%%

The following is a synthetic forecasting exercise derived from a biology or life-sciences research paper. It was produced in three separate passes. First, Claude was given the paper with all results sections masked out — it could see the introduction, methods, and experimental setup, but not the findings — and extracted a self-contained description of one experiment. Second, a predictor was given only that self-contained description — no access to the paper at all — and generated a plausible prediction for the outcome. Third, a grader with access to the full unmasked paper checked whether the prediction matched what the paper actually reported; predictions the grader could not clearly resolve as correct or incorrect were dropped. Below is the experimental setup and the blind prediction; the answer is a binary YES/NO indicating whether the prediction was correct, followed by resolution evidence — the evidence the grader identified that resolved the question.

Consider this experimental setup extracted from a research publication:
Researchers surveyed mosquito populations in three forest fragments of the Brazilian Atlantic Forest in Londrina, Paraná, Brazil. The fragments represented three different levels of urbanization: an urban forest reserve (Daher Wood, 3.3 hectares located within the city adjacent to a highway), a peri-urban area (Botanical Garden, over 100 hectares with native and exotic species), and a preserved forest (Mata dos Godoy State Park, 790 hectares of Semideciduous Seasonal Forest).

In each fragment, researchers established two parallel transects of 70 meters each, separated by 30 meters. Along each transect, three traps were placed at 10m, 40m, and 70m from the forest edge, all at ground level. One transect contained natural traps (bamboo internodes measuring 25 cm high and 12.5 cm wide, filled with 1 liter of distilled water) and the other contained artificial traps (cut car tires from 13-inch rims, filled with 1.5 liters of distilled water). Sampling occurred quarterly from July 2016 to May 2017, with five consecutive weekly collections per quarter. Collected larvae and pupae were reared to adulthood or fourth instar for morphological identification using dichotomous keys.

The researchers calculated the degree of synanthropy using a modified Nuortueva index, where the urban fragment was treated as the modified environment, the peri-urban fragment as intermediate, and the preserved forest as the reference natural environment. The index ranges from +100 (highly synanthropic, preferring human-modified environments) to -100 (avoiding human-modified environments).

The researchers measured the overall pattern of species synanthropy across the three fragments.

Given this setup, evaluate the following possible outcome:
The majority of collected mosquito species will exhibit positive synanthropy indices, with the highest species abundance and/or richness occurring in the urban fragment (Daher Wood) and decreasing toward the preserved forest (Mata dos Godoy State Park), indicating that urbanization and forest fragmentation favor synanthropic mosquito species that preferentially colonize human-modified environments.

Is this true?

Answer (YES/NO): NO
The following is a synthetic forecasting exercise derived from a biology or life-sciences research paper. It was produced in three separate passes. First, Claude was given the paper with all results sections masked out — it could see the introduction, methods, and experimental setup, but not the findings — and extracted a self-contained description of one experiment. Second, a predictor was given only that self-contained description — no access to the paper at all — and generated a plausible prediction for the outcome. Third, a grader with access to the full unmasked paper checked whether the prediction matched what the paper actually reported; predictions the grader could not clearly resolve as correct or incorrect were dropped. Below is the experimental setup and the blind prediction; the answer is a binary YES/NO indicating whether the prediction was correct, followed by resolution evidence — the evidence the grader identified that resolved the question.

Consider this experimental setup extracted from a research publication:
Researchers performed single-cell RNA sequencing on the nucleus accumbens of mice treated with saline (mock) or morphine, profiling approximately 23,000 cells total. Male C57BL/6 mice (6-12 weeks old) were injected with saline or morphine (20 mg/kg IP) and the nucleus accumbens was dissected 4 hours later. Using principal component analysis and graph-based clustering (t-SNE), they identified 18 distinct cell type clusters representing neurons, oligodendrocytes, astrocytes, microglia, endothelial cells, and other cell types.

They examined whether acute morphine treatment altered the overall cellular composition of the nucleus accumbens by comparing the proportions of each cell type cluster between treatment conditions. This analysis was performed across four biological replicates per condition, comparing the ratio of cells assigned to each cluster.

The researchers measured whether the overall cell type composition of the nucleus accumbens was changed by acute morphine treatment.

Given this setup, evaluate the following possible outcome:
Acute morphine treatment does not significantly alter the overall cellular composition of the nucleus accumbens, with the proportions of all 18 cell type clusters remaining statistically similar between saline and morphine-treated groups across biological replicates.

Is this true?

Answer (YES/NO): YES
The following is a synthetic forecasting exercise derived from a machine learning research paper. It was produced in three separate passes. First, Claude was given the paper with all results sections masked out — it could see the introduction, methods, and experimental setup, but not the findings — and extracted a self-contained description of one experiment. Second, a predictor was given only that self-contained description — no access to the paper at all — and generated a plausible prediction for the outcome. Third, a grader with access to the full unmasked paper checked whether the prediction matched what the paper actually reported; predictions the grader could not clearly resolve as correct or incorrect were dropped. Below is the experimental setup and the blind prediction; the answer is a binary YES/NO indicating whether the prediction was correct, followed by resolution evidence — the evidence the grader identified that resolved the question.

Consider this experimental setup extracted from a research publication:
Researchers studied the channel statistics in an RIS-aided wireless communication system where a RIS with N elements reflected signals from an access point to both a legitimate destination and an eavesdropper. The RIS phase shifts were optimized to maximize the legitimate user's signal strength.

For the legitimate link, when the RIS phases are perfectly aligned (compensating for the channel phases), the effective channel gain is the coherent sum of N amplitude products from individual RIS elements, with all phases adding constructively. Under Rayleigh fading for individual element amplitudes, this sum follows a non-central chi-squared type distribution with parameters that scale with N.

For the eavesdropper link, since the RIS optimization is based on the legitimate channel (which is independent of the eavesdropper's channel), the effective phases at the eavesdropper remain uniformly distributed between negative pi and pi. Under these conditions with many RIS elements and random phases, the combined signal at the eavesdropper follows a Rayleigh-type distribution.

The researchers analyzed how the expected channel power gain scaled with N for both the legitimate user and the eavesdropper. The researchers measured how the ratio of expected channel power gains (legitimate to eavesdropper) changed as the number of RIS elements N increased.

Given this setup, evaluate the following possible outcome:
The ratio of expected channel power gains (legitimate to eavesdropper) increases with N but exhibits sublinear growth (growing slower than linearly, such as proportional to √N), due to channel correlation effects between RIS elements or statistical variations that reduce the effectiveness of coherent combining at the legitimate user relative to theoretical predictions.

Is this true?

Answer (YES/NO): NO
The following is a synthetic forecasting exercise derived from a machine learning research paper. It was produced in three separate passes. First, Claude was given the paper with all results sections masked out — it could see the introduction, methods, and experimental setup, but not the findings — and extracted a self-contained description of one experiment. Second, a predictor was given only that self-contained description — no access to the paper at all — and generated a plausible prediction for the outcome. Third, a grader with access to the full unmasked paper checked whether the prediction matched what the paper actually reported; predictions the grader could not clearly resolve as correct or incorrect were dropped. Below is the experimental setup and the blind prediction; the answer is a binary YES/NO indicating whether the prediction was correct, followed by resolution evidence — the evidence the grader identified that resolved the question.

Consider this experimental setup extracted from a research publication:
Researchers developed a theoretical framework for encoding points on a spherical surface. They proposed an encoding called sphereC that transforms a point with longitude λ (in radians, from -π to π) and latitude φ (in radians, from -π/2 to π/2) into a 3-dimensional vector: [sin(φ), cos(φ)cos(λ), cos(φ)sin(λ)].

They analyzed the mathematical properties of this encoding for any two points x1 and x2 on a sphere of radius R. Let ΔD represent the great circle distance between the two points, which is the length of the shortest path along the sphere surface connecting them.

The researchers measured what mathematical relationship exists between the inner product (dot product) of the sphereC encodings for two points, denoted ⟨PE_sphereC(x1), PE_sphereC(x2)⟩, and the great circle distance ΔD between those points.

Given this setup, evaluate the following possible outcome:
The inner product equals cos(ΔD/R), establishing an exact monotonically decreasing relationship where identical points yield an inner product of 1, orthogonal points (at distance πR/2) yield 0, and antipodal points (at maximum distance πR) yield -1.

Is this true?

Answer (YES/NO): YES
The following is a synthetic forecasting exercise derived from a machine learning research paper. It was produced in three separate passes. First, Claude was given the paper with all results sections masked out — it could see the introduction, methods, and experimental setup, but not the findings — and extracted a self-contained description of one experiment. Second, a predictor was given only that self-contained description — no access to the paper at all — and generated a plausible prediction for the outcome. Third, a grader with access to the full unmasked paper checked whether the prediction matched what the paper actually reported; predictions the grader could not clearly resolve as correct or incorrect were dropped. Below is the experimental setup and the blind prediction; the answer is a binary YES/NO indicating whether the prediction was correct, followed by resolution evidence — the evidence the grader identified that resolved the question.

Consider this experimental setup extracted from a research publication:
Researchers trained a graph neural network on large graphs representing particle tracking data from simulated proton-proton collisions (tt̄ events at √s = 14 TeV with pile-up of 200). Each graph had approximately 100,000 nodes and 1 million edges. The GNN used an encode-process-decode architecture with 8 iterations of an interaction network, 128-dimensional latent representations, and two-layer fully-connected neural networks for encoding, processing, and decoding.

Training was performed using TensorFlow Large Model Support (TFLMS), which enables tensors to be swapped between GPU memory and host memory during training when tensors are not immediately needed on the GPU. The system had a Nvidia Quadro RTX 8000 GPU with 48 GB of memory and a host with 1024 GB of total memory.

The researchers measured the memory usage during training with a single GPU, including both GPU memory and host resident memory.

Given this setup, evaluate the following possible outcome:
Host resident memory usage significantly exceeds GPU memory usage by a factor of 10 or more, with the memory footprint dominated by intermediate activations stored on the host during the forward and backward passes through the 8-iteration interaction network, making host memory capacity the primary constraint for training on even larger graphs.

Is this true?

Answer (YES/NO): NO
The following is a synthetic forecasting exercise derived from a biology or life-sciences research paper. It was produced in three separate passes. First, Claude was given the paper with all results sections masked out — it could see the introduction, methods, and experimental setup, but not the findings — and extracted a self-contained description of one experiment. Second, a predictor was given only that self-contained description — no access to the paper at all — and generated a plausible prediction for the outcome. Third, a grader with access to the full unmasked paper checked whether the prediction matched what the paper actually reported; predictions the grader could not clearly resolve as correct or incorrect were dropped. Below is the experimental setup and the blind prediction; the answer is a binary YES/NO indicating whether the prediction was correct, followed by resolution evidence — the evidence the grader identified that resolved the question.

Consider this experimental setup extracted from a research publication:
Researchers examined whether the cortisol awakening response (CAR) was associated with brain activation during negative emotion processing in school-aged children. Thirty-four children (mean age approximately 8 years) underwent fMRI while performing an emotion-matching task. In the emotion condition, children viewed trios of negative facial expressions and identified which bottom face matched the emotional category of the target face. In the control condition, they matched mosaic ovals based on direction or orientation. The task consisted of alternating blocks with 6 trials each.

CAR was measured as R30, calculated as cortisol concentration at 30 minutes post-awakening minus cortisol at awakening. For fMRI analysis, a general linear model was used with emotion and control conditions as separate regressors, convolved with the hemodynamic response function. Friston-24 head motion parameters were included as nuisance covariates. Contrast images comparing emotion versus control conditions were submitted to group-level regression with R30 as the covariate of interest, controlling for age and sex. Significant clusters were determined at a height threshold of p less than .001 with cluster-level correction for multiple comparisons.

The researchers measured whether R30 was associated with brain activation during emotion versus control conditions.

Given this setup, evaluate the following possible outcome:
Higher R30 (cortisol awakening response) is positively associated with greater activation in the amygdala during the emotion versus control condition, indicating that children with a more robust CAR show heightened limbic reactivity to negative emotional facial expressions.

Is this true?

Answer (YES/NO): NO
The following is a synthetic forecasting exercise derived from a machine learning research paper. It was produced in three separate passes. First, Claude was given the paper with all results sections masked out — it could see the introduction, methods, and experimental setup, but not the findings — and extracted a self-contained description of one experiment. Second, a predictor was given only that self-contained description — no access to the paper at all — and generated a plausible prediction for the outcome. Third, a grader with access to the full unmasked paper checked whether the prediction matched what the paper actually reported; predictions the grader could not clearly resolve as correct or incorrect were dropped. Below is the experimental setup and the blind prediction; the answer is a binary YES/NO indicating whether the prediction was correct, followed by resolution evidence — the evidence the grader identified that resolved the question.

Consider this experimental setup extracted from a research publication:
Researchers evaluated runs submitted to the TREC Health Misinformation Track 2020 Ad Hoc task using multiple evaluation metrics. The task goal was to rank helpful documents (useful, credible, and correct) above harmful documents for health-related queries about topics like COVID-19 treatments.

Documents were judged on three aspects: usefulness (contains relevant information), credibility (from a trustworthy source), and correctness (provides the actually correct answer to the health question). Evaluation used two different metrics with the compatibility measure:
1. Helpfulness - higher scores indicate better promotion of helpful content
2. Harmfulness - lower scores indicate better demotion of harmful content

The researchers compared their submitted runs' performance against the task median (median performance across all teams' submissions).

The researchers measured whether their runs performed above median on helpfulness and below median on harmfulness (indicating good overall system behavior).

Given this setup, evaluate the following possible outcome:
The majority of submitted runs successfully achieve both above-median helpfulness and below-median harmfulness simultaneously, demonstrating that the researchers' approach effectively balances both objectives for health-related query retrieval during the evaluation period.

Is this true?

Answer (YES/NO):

%%

Check the lines above for the word "significantly" and give the number of lines where it appears, with no other text.

2